■ Work to complete
The records below need to be copied in full. Match them exactly.

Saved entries
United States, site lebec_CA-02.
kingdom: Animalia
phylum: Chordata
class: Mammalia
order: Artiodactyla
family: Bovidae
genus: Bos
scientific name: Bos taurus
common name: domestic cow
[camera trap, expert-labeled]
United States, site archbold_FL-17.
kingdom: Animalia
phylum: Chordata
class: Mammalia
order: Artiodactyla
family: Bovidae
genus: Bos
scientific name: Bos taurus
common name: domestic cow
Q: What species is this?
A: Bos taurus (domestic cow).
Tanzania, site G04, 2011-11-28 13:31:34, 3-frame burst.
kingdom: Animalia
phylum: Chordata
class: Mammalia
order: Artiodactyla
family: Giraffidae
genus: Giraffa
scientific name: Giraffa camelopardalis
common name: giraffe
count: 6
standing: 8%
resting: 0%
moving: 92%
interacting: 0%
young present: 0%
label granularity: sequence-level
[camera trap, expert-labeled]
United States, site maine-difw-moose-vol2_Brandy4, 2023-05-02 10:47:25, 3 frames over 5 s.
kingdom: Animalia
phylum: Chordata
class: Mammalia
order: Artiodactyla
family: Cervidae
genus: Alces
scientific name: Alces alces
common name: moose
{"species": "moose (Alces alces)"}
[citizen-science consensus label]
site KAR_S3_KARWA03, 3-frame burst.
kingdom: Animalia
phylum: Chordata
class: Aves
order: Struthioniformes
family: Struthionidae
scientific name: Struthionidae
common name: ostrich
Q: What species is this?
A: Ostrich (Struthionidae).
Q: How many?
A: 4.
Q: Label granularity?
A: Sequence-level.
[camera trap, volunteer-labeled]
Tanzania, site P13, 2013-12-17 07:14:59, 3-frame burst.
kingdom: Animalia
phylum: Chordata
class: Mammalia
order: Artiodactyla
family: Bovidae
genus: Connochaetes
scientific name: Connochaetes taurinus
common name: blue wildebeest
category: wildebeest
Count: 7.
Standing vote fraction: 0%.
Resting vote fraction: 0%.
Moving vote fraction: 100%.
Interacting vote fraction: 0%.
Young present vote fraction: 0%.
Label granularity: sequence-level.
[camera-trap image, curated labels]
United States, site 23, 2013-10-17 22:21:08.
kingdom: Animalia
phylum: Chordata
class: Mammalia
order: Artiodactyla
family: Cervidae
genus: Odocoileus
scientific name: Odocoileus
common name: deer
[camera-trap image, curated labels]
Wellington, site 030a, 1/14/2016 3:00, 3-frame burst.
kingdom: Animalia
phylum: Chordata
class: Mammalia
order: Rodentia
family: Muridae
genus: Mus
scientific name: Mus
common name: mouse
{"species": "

■ Your response
United States, site lebec_CA-02.
kingdom: Animalia
phylum: Chordata
class: Mammalia
order: Artiodactyla
family: Bovidae
genus: Bos
scientific name: Bos taurus
common name: domestic cow
[camera trap, expert-labeled]
United States, site archbold_FL-17.
kingdom: Animalia
phylum: Chordata
class: Mammalia
order: Artiodactyla
family: Bovidae
genus: Bos
scientific name: Bos taurus
common name: domestic cow
Q: What species is this?
A: Bos taurus (domestic cow).
Tanzania, site G04, 2011-11-28 13:31:34, 3-frame burst.
kingdom: Animalia
phylum: Chordata
class: Mammalia
order: Artiodactyla
family: Giraffidae
genus: Giraffa
scientific name: Giraffa camelopardalis
common name: giraffe
count: 6
standing: 8%
resting: 0%
moving: 92%
interacting: 0%
young present: 0%
label granularity: sequence-level
[camera trap, expert-labeled]
United States, site maine-difw-moose-vol2_Brandy4, 2023-05-02 10:47:25, 3 frames over 5 s.
kingdom: Animalia
phylum: Chordata
class: Mammalia
order: Artiodactyla
family: Cervidae
genus: Alces
scientific name: Alces alces
common name: moose
{"species": "moose (Alces alces)"}
[citizen-science consensus label]
site KAR_S3_KARWA03, 3-frame burst.
kingdom: Animalia
phylum: Chordata
class: Aves
order: Struthioniformes
family: Struthionidae
scientific name: Struthionidae
common name: ostrich
Q: What species is this?
A: Ostrich (Struthionidae).
Q: How many?
A: 4.
Q: Label granularity?
A: Sequence-level.
[camera trap, volunteer-labeled]
Tanzania, site P13, 2013-12-17 07:14:59, 3-frame burst.
kingdom: Animalia
phylum: Chordata
class: Mammalia
order: Artiodactyla
family: Bovidae
genus: Connochaetes
scientific name: Connochaetes taurinus
common name: blue wildebeest
category: wildebeest
Count: 7.
Standing vote fraction: 0%.
Resting vote fraction: 0%.
Moving vote fraction: 100%.
Interacting vote fraction: 0%.
Young present vote fraction: 0%.
Label granularity: sequence-level.
[camera-trap image, curated labels]
United States, site 23, 2013-10-17 22:21:08.
kingdom: Animalia
phylum: Chordata
class: Mammalia
order: Artiodactyla
family: Cervidae
genus: Odocoileus
scientific name: Odocoileus
common name: deer
[camera-trap image, curated labels]
Wellington, site 030a, 1/14/2016 3:00, 3-frame burst.
kingdom: Animalia
phylum: Chordata
class: Mammalia
order: Rodentia
family: Muridae
genus: Mus
scientific name: Mus
common name: mouse
{"species": "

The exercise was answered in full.